安里巡査の「沖縄県警察史」における記述(甲B16・772ないし775頁)及び星雅彦の取材結果(甲B17・210ないし213頁)によれぱ,渡嘉敷島の集団自決の経緯は,概ね以下のようなものであったことが分かる。

安里巡査の「沖縄県警察史」における記述と、星雅彦氏の取材結果「集団自決を追って」と、この2つからどうして下記のような物語が生まれるのか、とても不思議だ。安里巡査が1971年までに星雅彦氏に語ったことと、1988年に「沖縄県警察史」に語ったこととの矛盾や差異を、原告弁護団はどう処理したのだろうか、とても不可解だ。星雅彦氏が、安里(比嘉)巡査と古波蔵(米田)村長との、相対立する2つの見解を併記しているにもかかわらず、理由を示さず勝手に一方だけを抜き出した原告弁護団の恣意性には、恐れ入った。この裁判提訴のプロパガンダ性がここに凝縮されているのかもしれない。…(引用者)

a (原告らによる再構成:3月23日~27日朝)*


昭和20年3月23日には初めて本格的な渡嘉敷島への空襲が行われ,村役場や郵便局が焼けた。同月25日には,艦砲射撃も加わった。古波蔵村長は在郷軍人であり,安里巡査は,沖縄本島に妻子を置いて単身1月下旬に赴任したばかりであった。小学生まで陣地構築に協カしてきた住民が,これからどうすべきか相談するため,安里巡査は,同月27日朝から赤松大尉を捜し回った。

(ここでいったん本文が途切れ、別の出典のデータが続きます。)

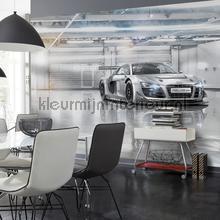 Audi r8 le mans fotobehang Komar tieners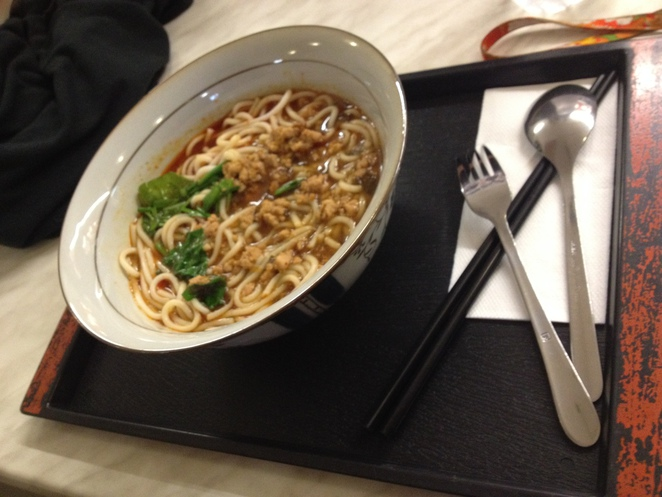 noodles, noodle soup, sui yoang, fresh noodles, restaurant, adelaide, lunch menu, take away,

b (原告らによる再構成:3月27日午後~隊長からの指示伝達)*


安里巡査は,同月27日午後,タ方近くになって,西山の谷間の日本軍陣地で陣地構築の指示をしていた赤松大尉に会った。陣地壕はまだほとんど掘られていなかった。赤松大尉は,安里巡査に対し,
「島の周囲は敵に包囲されているから,逃げられない。軍は最後の一兵まで戦って島を死守するつもりだから,住民は一か所に避難した方がよい。」
と言った。そこで,安里巡査は,居合わせた防衛隊員に西山盆地への集合の伝達を依頼し,自らも各壕を回って伝えた。防衛隊の1人から古波蔵村長へ伝達をし,古波蔵村長からも同様の伝達が出た。


c (原告らによる再構成:住民避難と3月28日朝の村幹部"協議")*


渡嘉敷村の約3分の2の住民が,大雨の中を恩納川に沿って北上した。米軍に追われた阿波連の人たちは。1時間遅れて西山に到着した。同月28日午前7時ころ,防衛隊の数人が西山盆地に集まれと叫び,住民は命令どおり200メートル離れた平坦な場所へ移動した。郵便局長,校長,助役,幹部十数人が,3時間ほど,これからどうするかについて協議した。話し合ううち,玉砕するしかないという結論になった。


d (原告らによる再構成:手榴弾の炸裂まで)*


具体的にどうするかという段階になって,全員が死ぬには手榴弾が足りなかったため,防衛隊の1人が、
「友軍の弾薬貯蔵庫から,手榴弾を取ってきましょう。」
と申し出,防衛隊3人が出かけた。

それから1時間後に,防衛隊が住民に対し玉砕の話を広めた。村の指導者は,それぞれ家族や親戚に玉砕の話をした。古波蔵村長が全員の中央に立って,
「敵に取り囲まれて逃げられないから,玉砕しなければならない。大和魂をもって天皇陛下万歳を唱え,笑って死のう。」
と言った。

手榴弾の炸裂音が起こった。

e (原告らによる再構成:村長の逆上と将校の威嚇)*


逃げ出す集団もあった。集団から立ち去った約300人が,日本軍陣地へ向かったが,300メートルも進まないうちに,米軍の迫撃砲の攻撃を受けた。村長は逆上して
「女,子どもは足手まといになるから殺してしまえ。早く軍から機関銃を借りてこい。」
と叫んだ。そこで防衛隊長である屋比久孟祥と富山兵事主任が,日本軍陣地に駆け込み,住民を撃ち殺すために機関銃を貸してほしいと願い出たが,そのような武器は持ち合わせていないと怒鳴りつけられた。住民の集団が日本軍陣地100メートルまで接近していたが,将校は,泣き叫ぶ住民に対し,抜刀して立ち去るよう威嚇した。

住民は,恩納川の谷間へと散っていった。

f (原告らによる再構成:阿波連の人々の集団自決)*


西山盆地でほとんど無傷でいた阿波達の人たちは,300人の集団が去った後,殺し合いを始めた。迫撃砲の炸裂晋を聞きながら,なたや鎌を借りて生木を切ってこん棒を作り,ベルトで家族を殺した。

手榴弾で死にそこなった住民は,農具を凶器にして殺し合った。

こうして集団自決があったのは,昭和20年3月28日の午後1時ころであった。